A new HHS study suggests that some cells from bone marrow can enter the human brain and generate new neurons and other types of brain cells. If researchers can find a way to control these cells and direct them to damaged areas of the brain, this finding may lead to new treatments for stroke, Parkinson's disease, and other neurological disorders.

"This study shows that some kind of cell in bone marrow, most likely a stem cell, has the capacity to enter the brain and form neurons," said Èva Mezey, M.D., Ph.D., from HHS' National Institute of Neurological Disorders and Stroke (NINDS), who led the study.

Earlier scientific work has shown that bone marrow cells can enter the mouse brain and produce new neurons. However, the new study is the first to show that this phenomenon can occur in the human brain. The study appears in the January 20, 2003, online early edition of the Proceedings of the National Academy of Sciences1.

In the study, Dr. Mezey and colleagues examined brain tissue taken at autopsy from four female patients who had received bone marrow transplants from male donors. The investigators searched the autopsied brain tissue for male cells, which contain a Y chromosome. The Y chromosomes in these cells served as a useful way of distinguishing donor-derived cells from those of the female transplant recipients. The researchers found cells with Y chromosomes in brain tissue from all four of the patients.
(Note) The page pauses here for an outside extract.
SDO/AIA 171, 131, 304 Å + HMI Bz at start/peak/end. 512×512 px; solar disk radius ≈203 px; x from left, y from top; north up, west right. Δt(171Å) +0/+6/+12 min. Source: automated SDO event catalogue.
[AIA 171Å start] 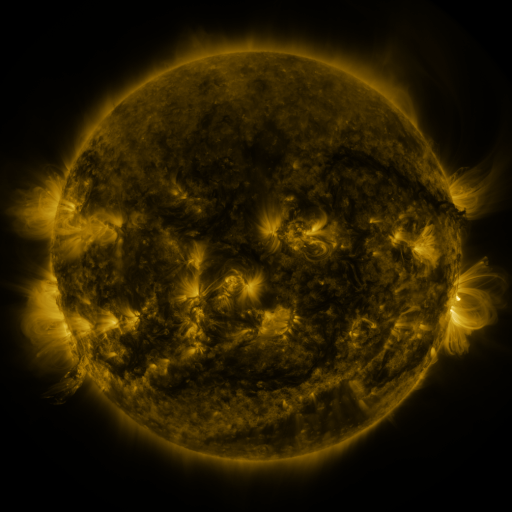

Most of the bone marrow-derived cells in the brain tissue were glia (support cells) and other non-neuronal cells. However, a small number of neurons from each brain also contained Y chromosomes, showing that those cells had developed from the transplanted male bone marrow. Most of these neurons were found in the cerebral cortex - the outer layer of the brain, which is responsible for conscious thought - and in the hippocampus, a region that helps with memory and other functions.

The Y chromosome-positive cells within each patient's brain appeared in clusters, rather than being randomly dispersed throughout the brain tissue. The clusters sometimes contained both neuronal and non-neuronal cells. This suggests that a single bone marrow-derived stem cell may migrate into an "area of need" within the brain and then change, or differentiate, into several other kinds of cells. The clusters also might result from a large number of marrow cells that are "called" to specific parts of the brain. Previous studies have suggested that stem cells can respond to signals from within the brain that guide them to damaged regions.

Scientists must now determine what growth factors or other signals prompt the bone marrow cells to enter the brain and develop into neurons. This may lead to new ways of treating Parkinson's disease or other disorders where neurons lost to disease are not normally replaced.

"These studies are very much the beginning, but scientists should start to look down this road and find out if and how we can go further," says Dr. Mezey.